*WORK ITEM*: Each record should reappear exactly in your answer, minus any picture.

*RECORDS FOR THE EXERCISE*:
• • • • • • •

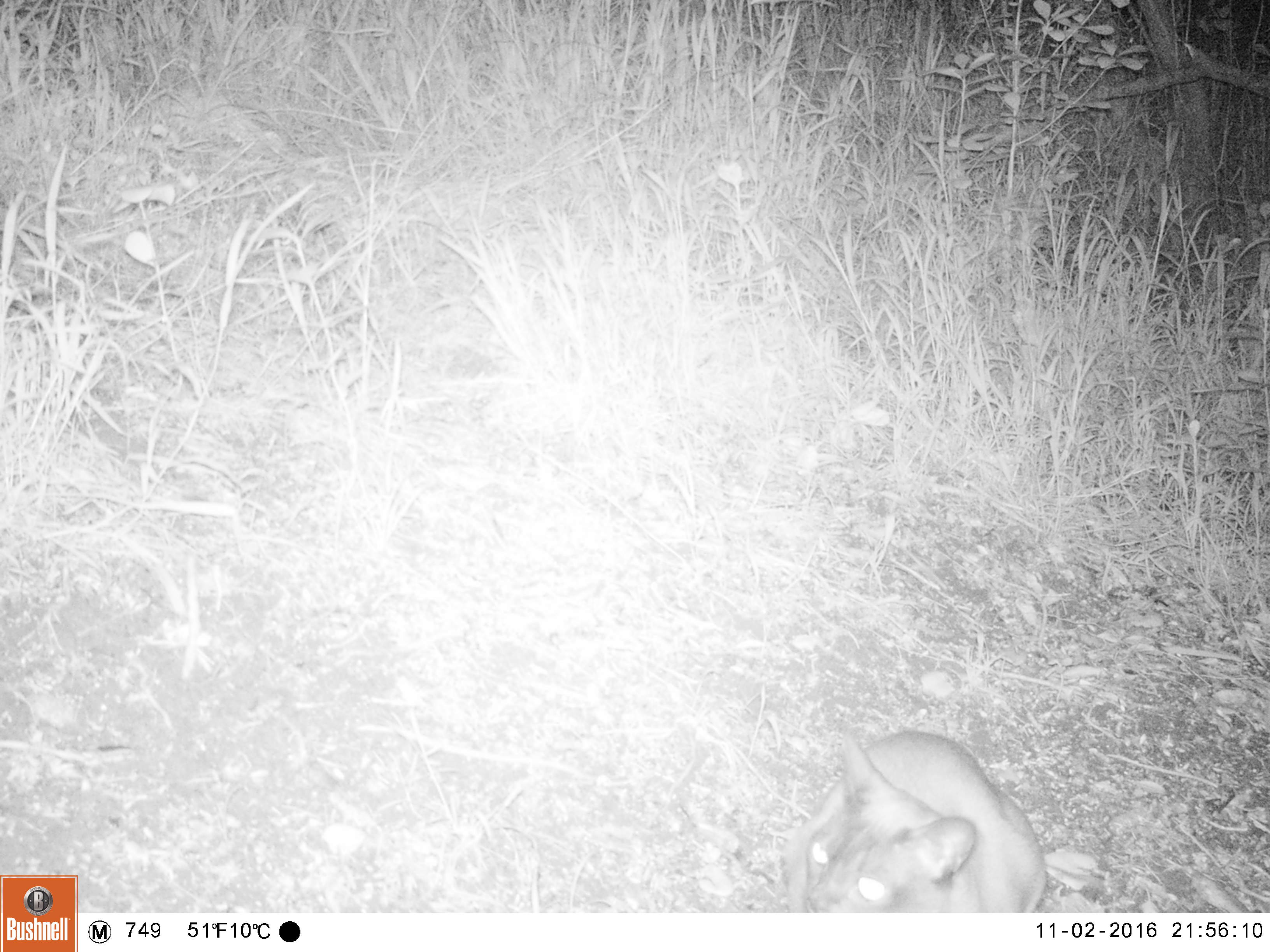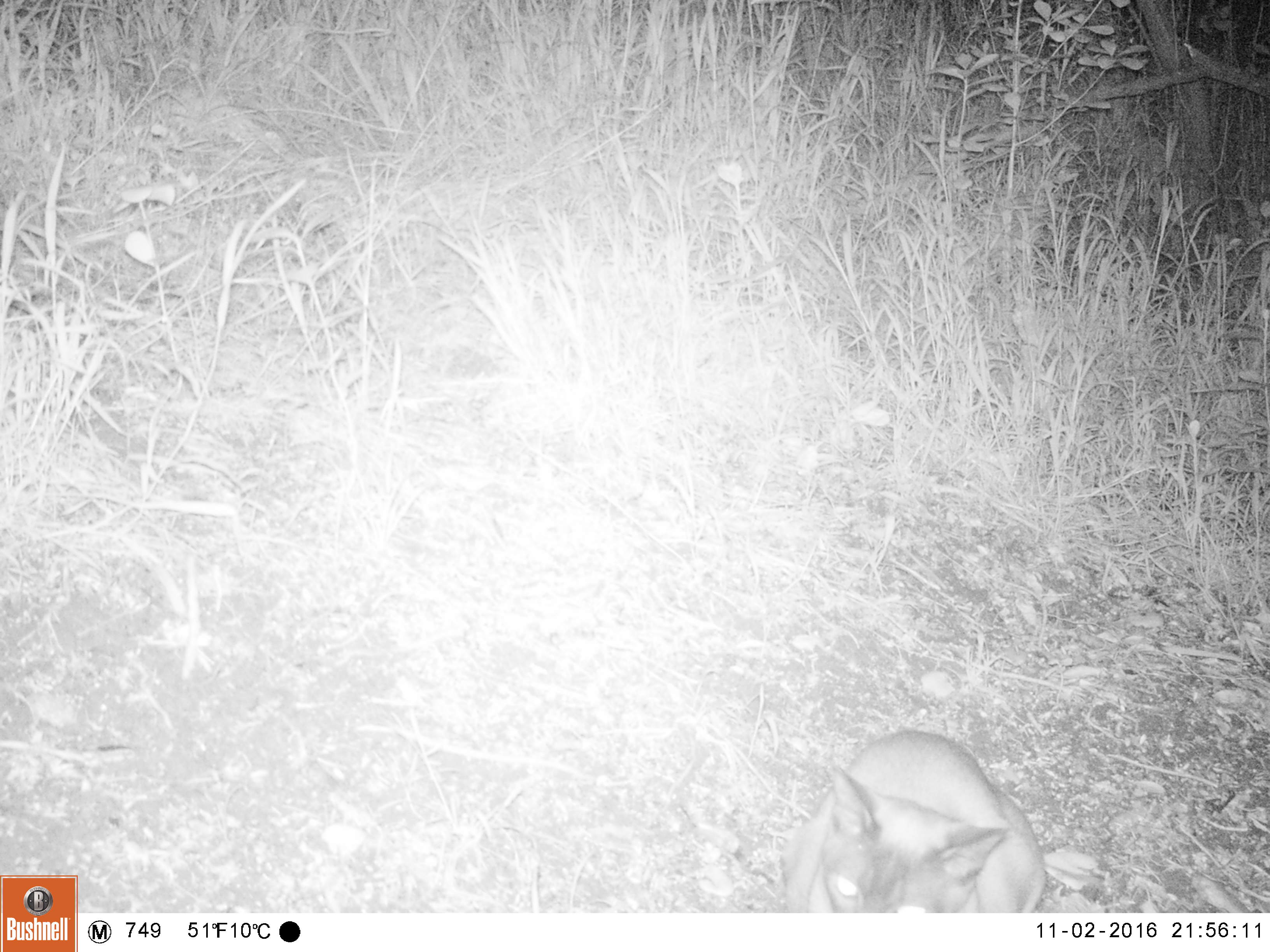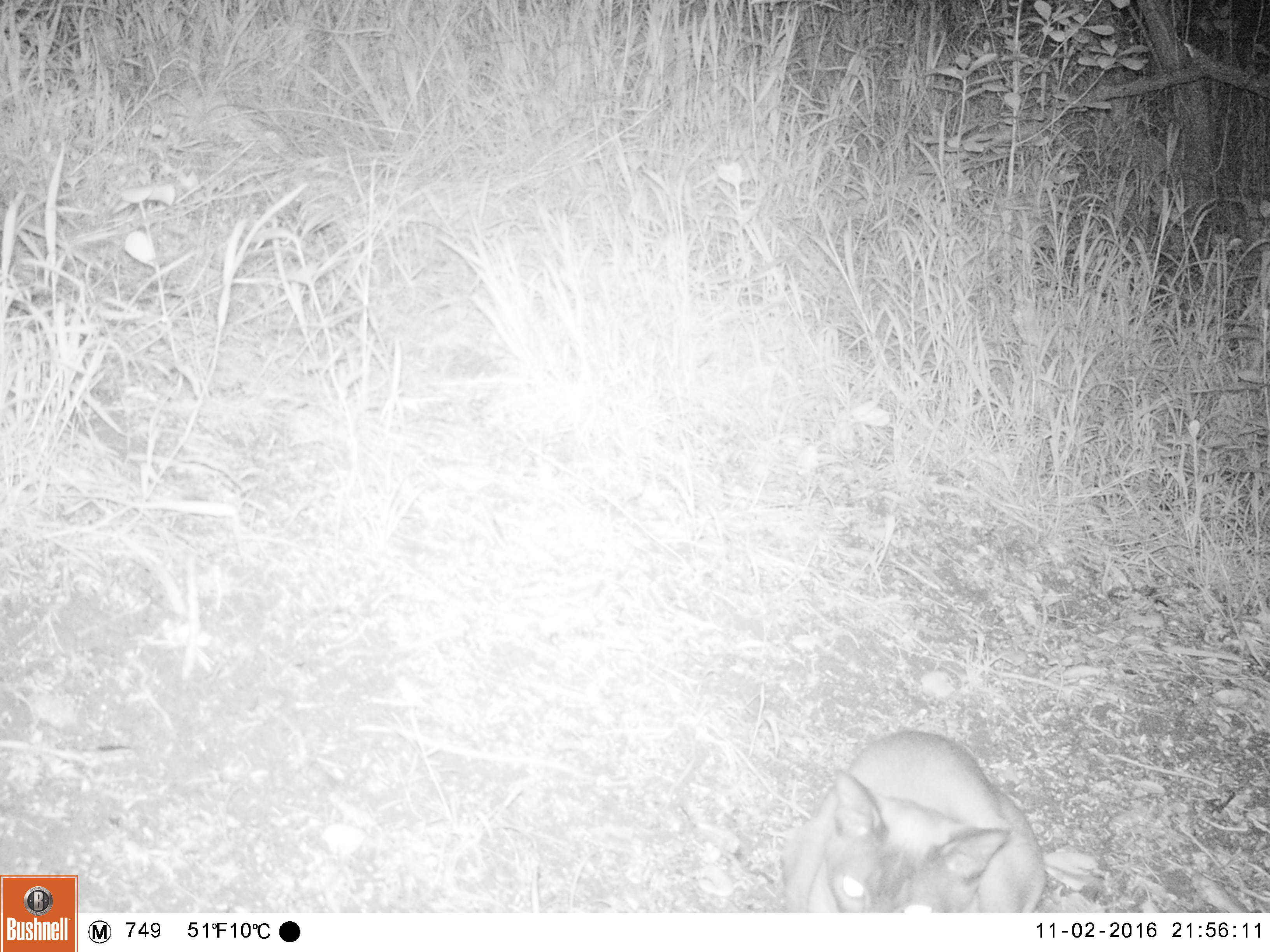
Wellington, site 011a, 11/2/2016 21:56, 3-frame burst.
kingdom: Animalia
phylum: Chordata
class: Mammalia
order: Carnivora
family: Felidae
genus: Felis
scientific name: Felis catus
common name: cat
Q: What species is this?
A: Cat (Felis catus).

• • • • • • •

*EXERCISE SOLUTION*:
Wellington, site 011a, 11/2/2016 21:56, 3-frame burst.
kingdom: Animalia
phylum: Chordata
class: Mammalia
order: Carnivora
family: Felidae
genus: Felis
scientific name: Felis catus
common name: cat
Q: What species is this?
A: Cat (Felis catus).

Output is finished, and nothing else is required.